The Biden administration has withdrawn some 225,000 acres of national forest land in northern Minnesota from mineral leasing, protecting a swath of the watershed that adjoins the Boundary Waters Canoe Area Wilderness.
The decision follows a 16-month review on whether the minerals lying under Superior National Forest should be open to extraction. The Department of Interior concluded the land should be protected for 20 years, the maximum possible without congressional approval.
In a study released in 2022, the U.S. Forest Service concluded that hard-rock mining on the land risked contaminating the Boundary Waters, even with mitigation measures in place.
Superior National Forest is part of the Rainy River watershed, which flows into the Boundary Waters. It is also part of land ceded in an 1854 treaty by Ojibwe tribes in Minnesota, and members of these bands retained rights to hunt, fish and gather on these lands.
"Protecting a place like Boundary Waters is key to supporting the health of the watershed and its surrounding wildlife, upholding our Tribal trust and treaty responsibilities, and boosting the local recreation economy," Interior Secretary Deb Haaland said in a statement Thursday.
It's the second big move in federal land protection this week.

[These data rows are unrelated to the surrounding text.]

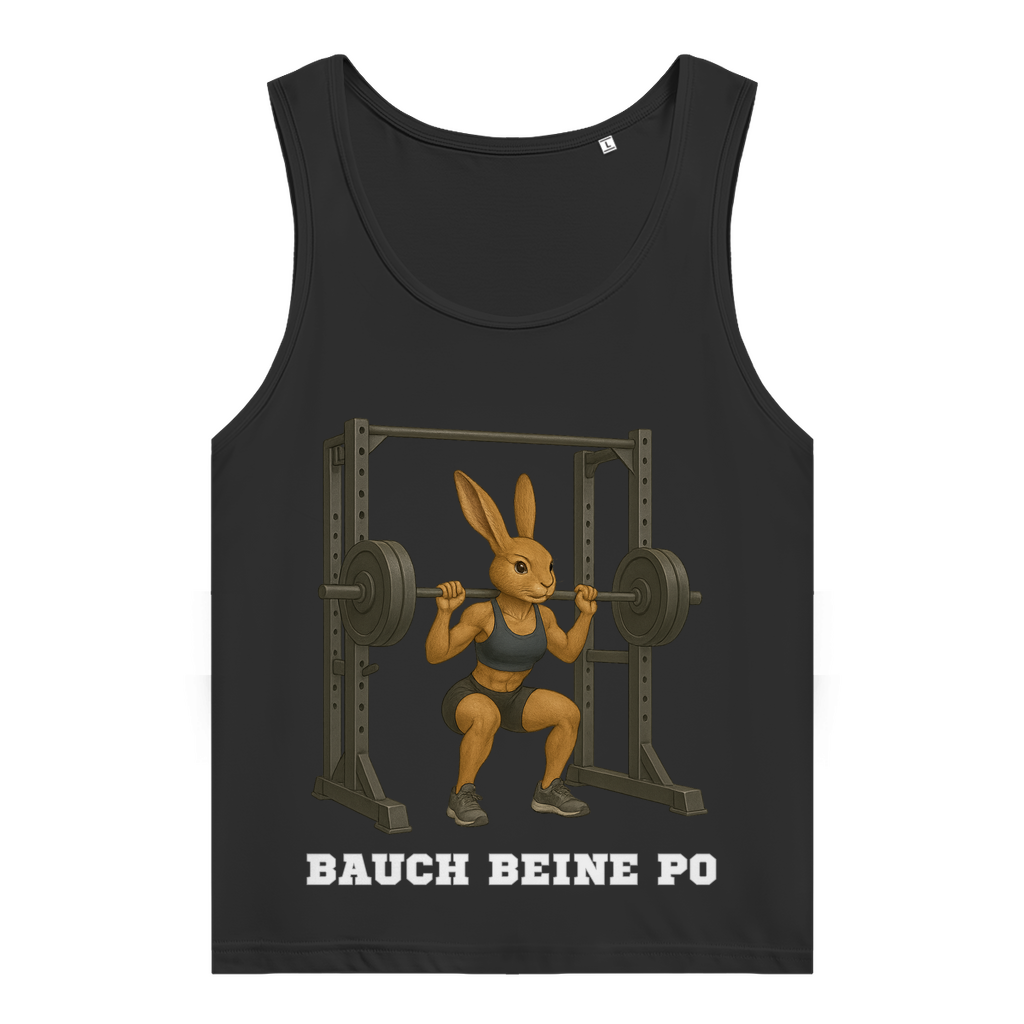 BAUCH BEINE PO ( DTF / Vorne )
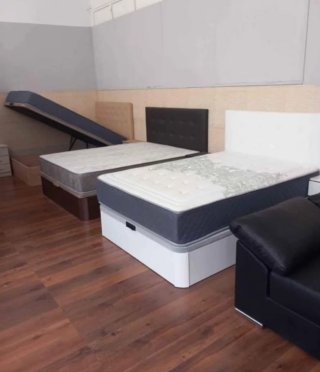 Canapé abatible madera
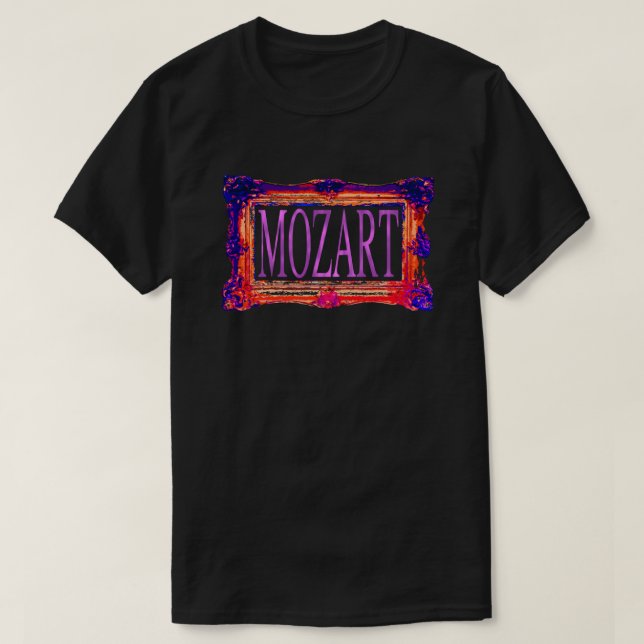 T-SHIRT MOZART (Design devant)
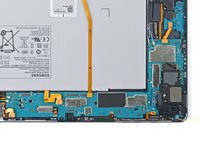 Samsung Galaxy Tab S7+ 5G Battery and Frame Assembly Replacement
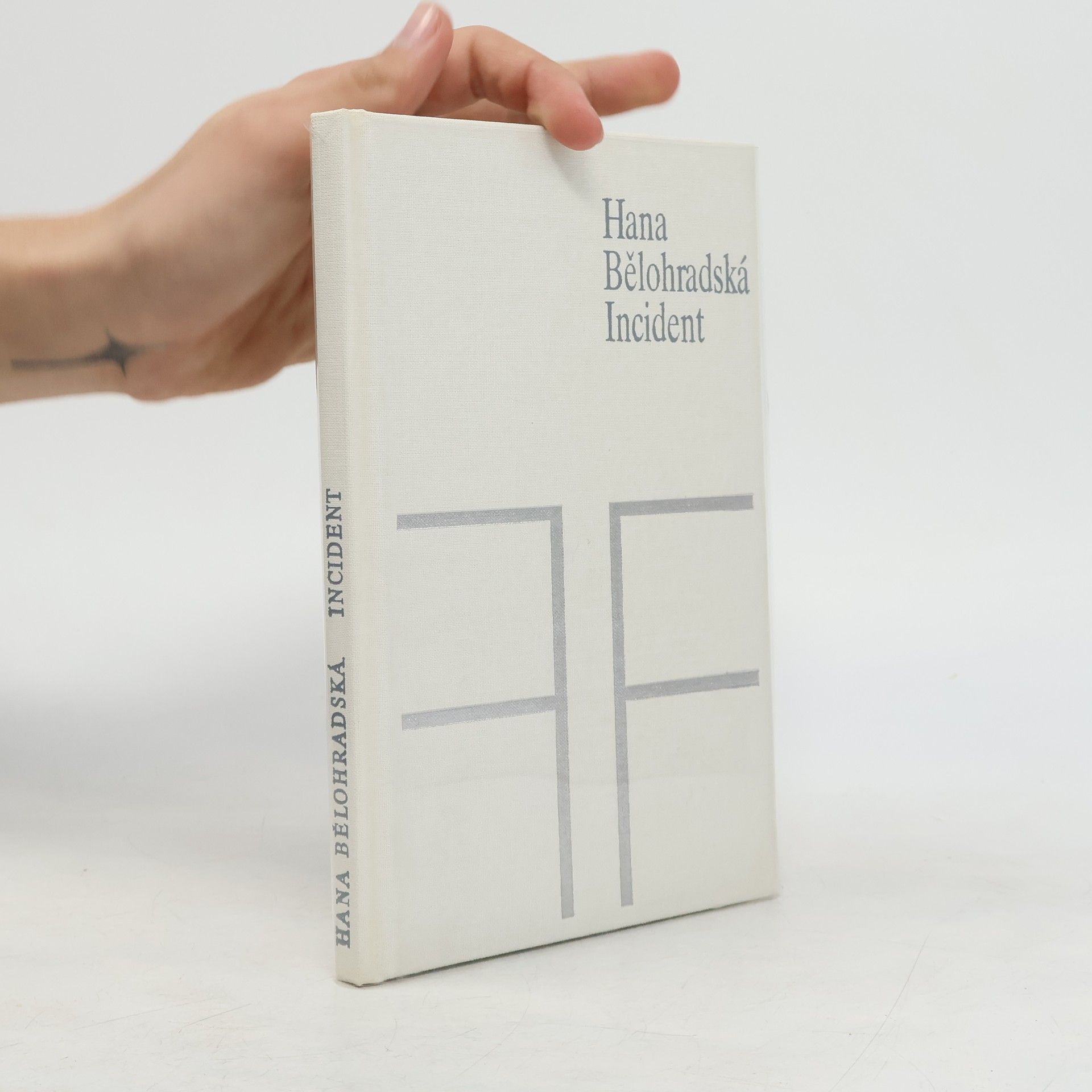 Hana Bělohradská Incident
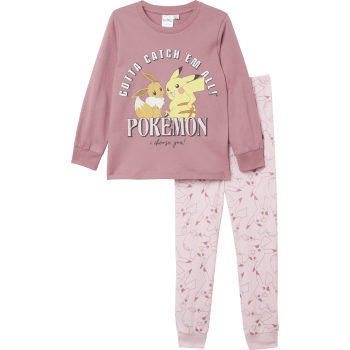 Pyjamas Pokemon rose 98/104-134/140.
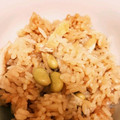 yuriko115's cooksnap of when they made 新しょうがと塩鮭の炊き込みご飯.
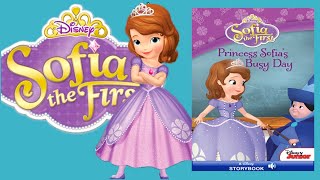 Sofia the first: Princess Sofia’s busy day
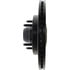 Centric 126.65056SL Disc Brake Rotor and Hub Assembly StopTech Sport Slotted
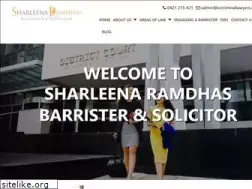 Sites similar to srcriminallawyers.com.au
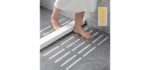 Kyerivs Tread Stickers - Shower Floor Safety Strips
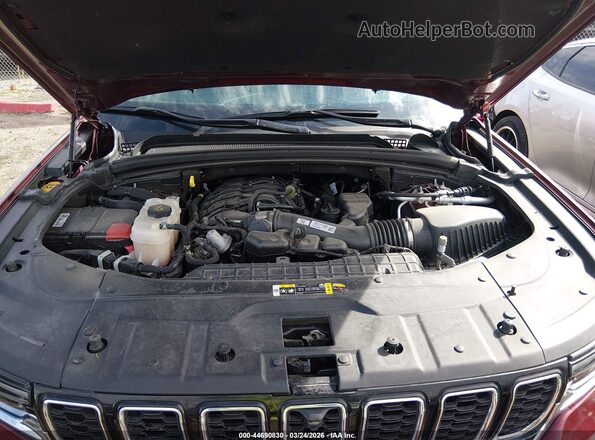 1C4RJHBG9PC601753 2023 JEEP GRAND CHEROKEE Red Vista trasera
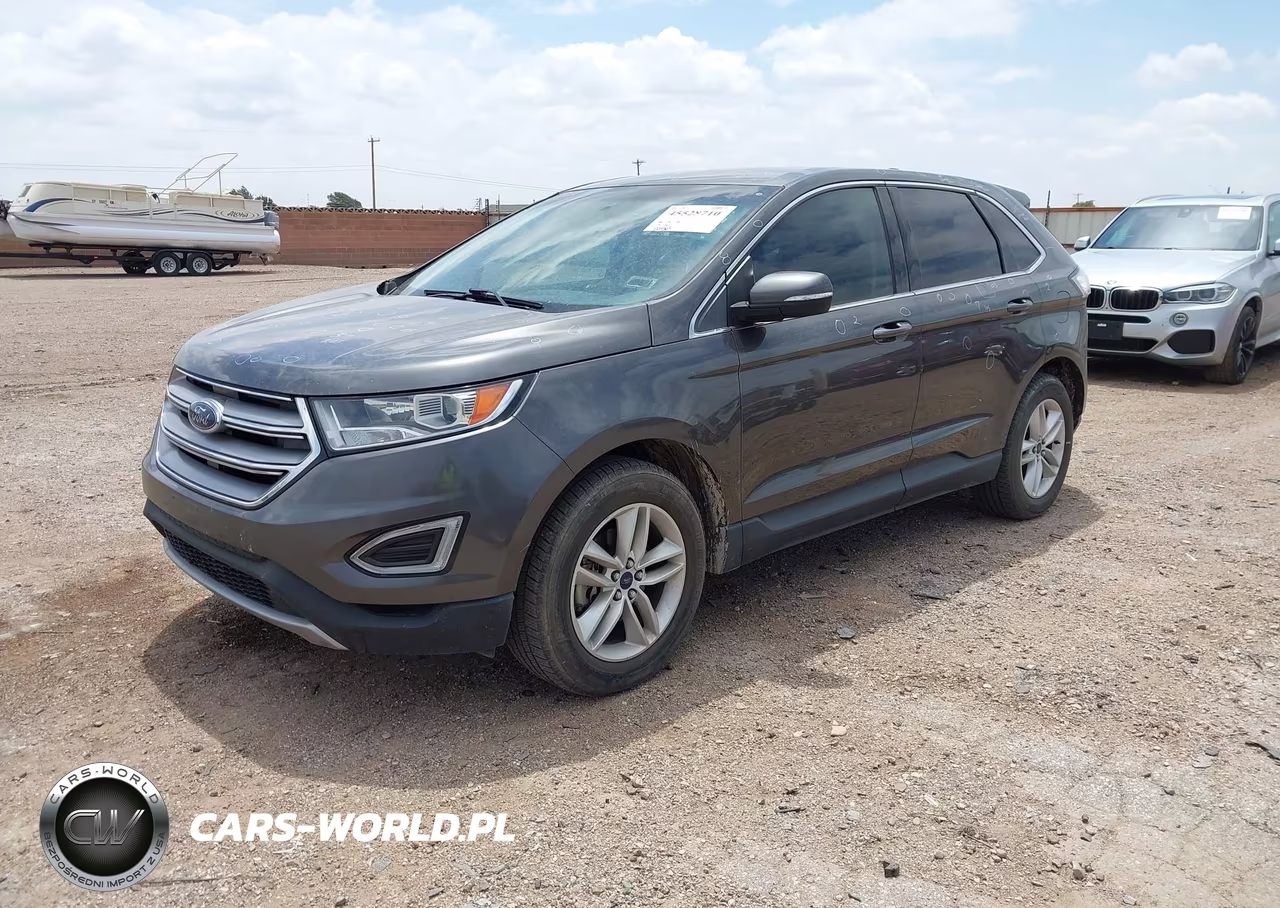 2017 Ford Edge Sel VIN:2FMPK3J90HBB74731 - 2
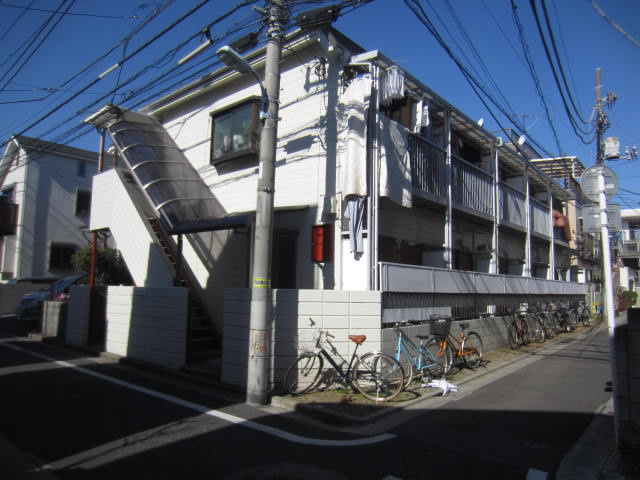 目黒区中町2丁目のアパートの画像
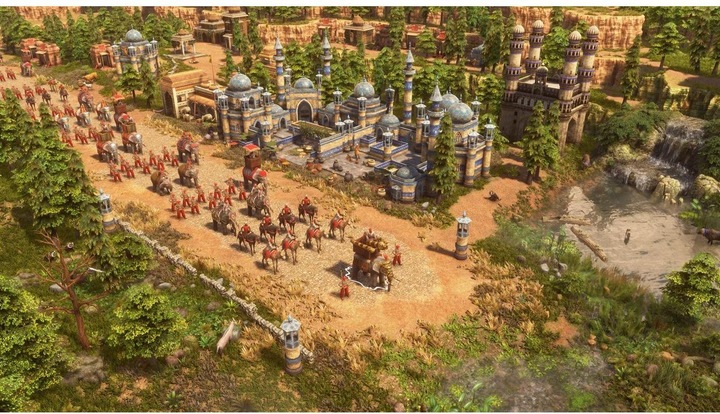 Actual product image Microsoft Age of Empires III (Windows)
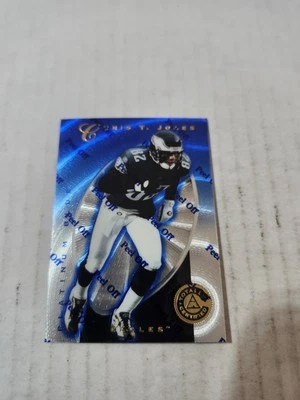 1997 Totally Certified Platinum Blue Chris T. Jones # 85 #ed 1659/2499 - Image 1 of 2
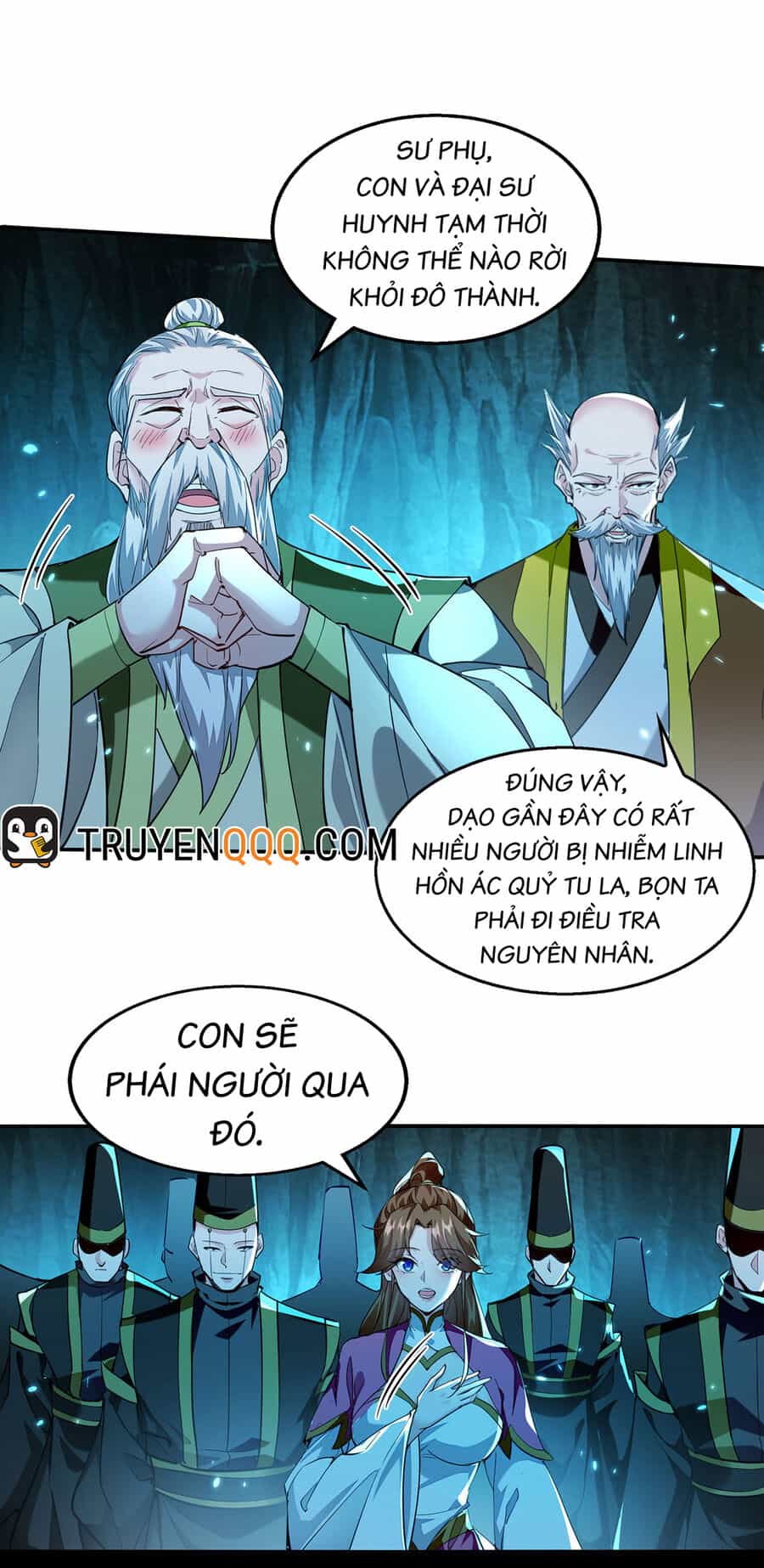 Ta Có Trăm Vạn Điểm Kỹ Năng - Chương 123 - ảnh 1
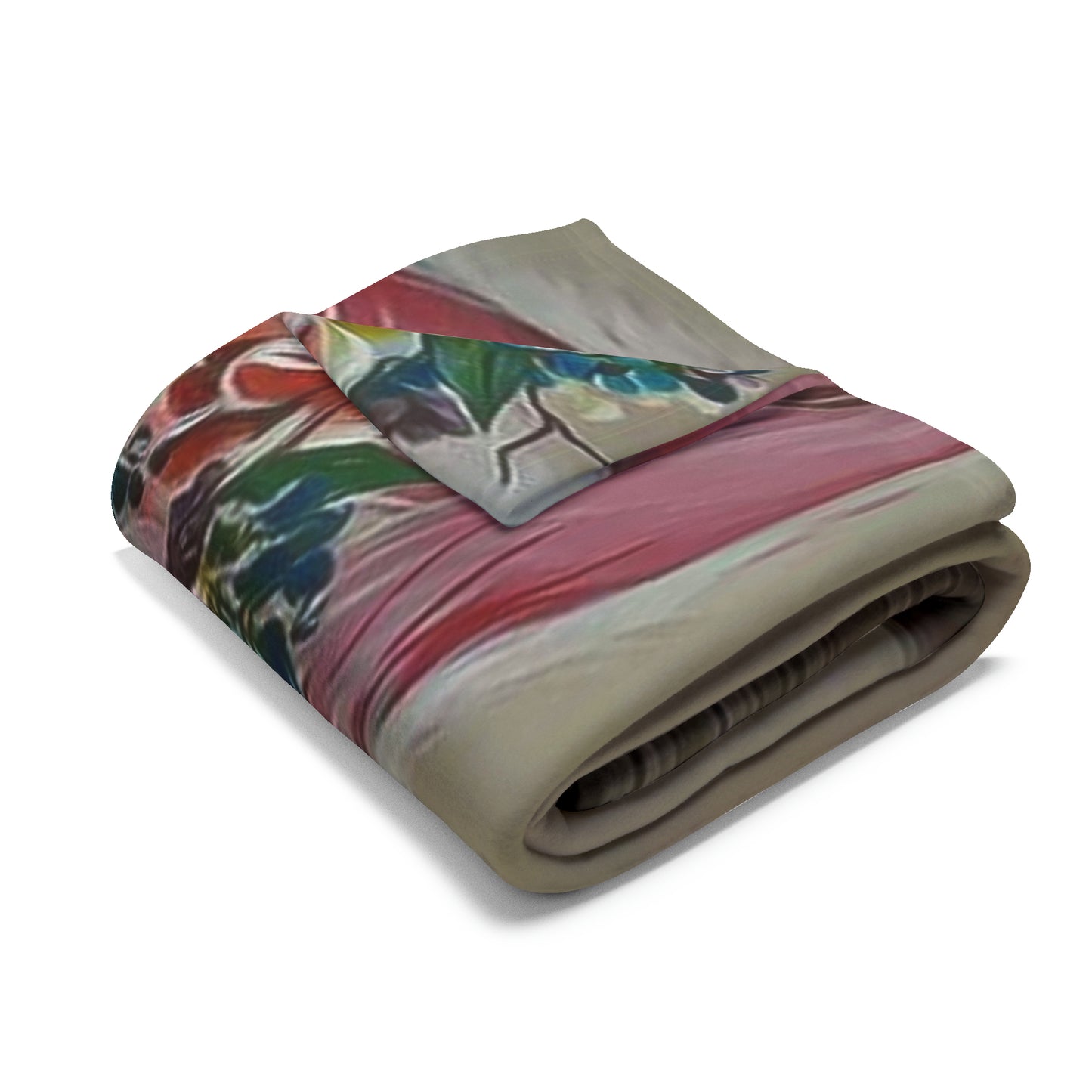 Pig Fleece Blanket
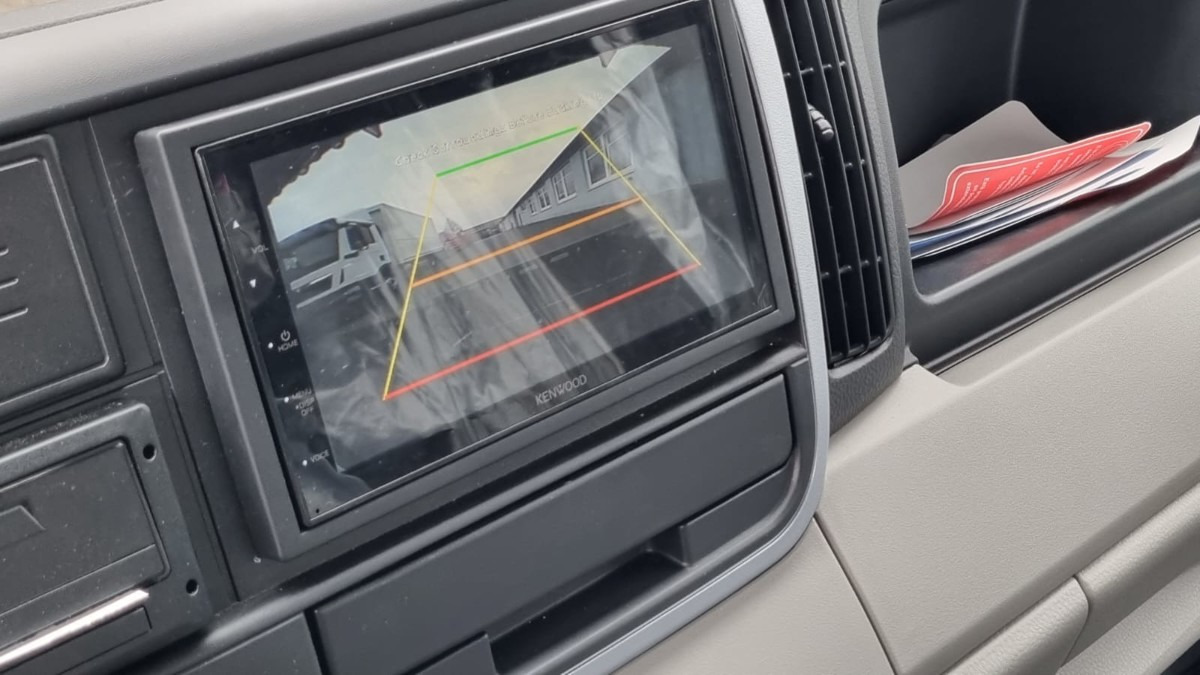 Camión multibasculante, Camión grúa FUSO FUSO 9C18 City Abrollkipper + Ladekran m.Greifer: foto 11 Camión multibasculante, Camión grúa FUSO FUSO 9C18 City Abrollkipper + Ladekran m.Greifer: foto 11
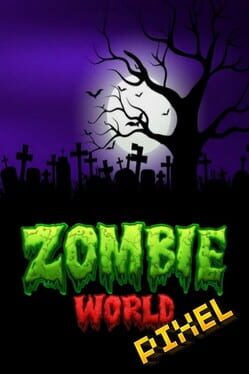Zombie World Pixel Game Cover Artwork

On Wednesday, the Biden administration said it would not allow roads or logging on some 9 million acres of temperate rainforest in Alaska's nearly 17 million-acre Tongass National Forest.
There are no active mineral leases on the Minnesota land that was withdrawn from mining, but the long-planned Twin Metals mine was slated for the area, near Ely. Twin Metals, a subsidiary of Chilean mining giant Antofagasta, lost its mineral leases when the Biden administration canceled them at the beginning of 2022. The company sued the federal government later in the year to have them restored. The suit is pending in federal court.
Kathy Graul, a spokeswoman for Twin Metals, wrote in an email that the company was "deeply disappointed and stunned" by the new moratorium.